***** Testo di partenza

Aprire un Home Restaurant: passione e guadagni!

Sulla scorta del successo dei guerrilla restaurant e di tutte le varianti provenienti dal mondo britannico, gli Home Restaurant sono ormai una realtà consolidata anche in Italia.

Questa innovativa forma di ristorazione domestica, conosciuta nel nord dell’Europa con nomi differenti (come supper club, hidden eatry, o in senso lato guerrilla restaurant), è diventata parte integrante dell’offerta di molte grandi città. A Londra e a Berlino, ad esempio, partecipare ad una cena “carbonara” è un’esperienza irrinunciabile e sono moltissimi i cuochi domestici che scelgono di mettersi alla prova sperimentando ai fornelli con degli sconosciuti, spesso turisti.

Tutto nasce sul web. Principalmente sui social network, ma anche sui neonati portali appositi, come Gnammo, KitchenParty e Newgusto. Il cuoco, in quest’ottica chiamato host, crea e propone il suo evento, presenta la sua spesa e fissa una tariffa. I social eaters, ovvero gli ospiti – al massimo una decina – possono iscriversi all’evento, concordare le portate e presentare le loro richieste. La location della cena clandestina, di norma, è comunicata solo la sera prima dell’evento e il “da bere”, come da galateo fra amici, lo portano gli ospiti.

Aprire un home restaurant in Italia è possibile? Stando alla normativa vigente, sì. Per il semplice fatto che, nonostante i ripetuti tentativi di discutere le legislazione dell’home food in parlamento, il vuoto normativo in proposito non è ancora stato colmato. Poiché non è regolamentata, l’attività è inquadrata come occasionale e non necessita di dichiarazioni particolari; per lo stesso principio, l’abitazione che ospita l’home restaurant – cucina compresa – non deve avere requisiti igienico-sanitari definiti, anche se chi si occupa del settore consiglia di ottenere almeno un attestato di sicurezza alimentare.

Per il fisco, al di sotto dei 5mila euro annui non è necessario aprire la partita IVA. Quello che accadrà a chi supera questa cifra sarà la legislazione futura a deciderlo. Sarà importante, in questo senso, verificare l’inquadramento che le Camere di Commercio sceglieranno di dare all’attività di home restaurant svolta in maniera professionale. La tendenza, oggi, sembra quella di assimilarla alle attività di somministrazione ma in Italia, si sa, finché carta non canta le certezze sono poche e fumose.

**********
***** Materiale fornito

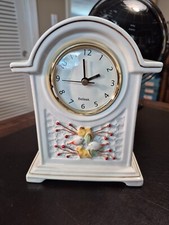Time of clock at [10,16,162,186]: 1:59
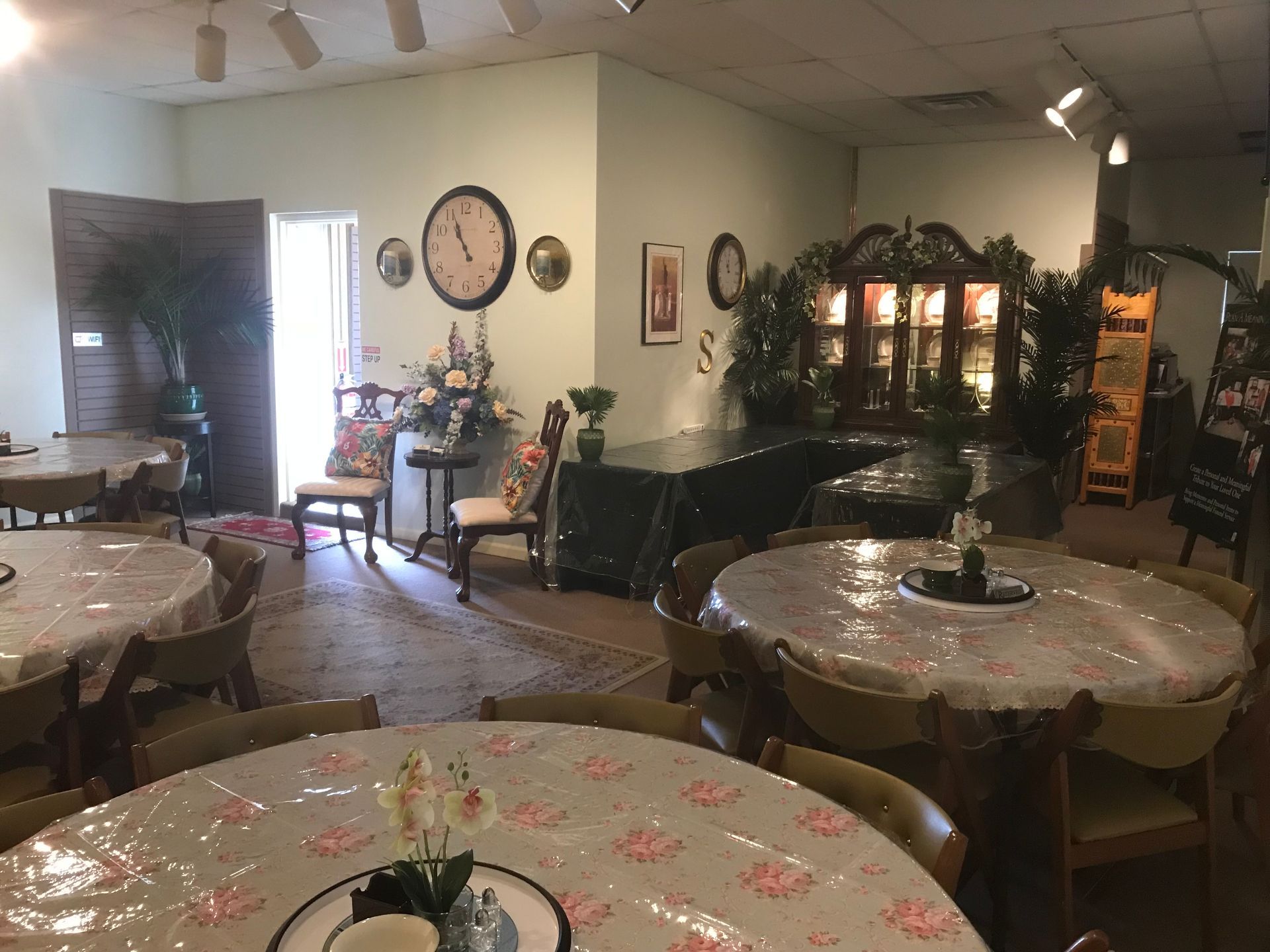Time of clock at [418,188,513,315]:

**********

Cosa fare
Puoi riscrivere il passo del testo sugli home restaurant che si apre con le parole contenenti "Tutto nasce sul" e si chiude con "portano gli ospiti.", cambiando "una decina" in "una dozzina"?

Svolgimento esercizio
Tutto nasce sul web. Principalmente sui social network, ma anche sui neonati portali appositi, come Gnammo, KitchenParty e Newgusto. Il cuoco, in quest’ottica chiamato host, crea e propone il suo evento, presenta la sua spesa e fissa una tariffa. I social eaters, ovvero gli ospiti – al massimo una dozzina – possono iscriversi all’evento, concordare le portate e presentare le loro richieste. La location della cena clandestina, di norma, è comunicata solo la sera prima dell’evento e il “da bere”, come da galateo fra amici, lo portano gli ospiti.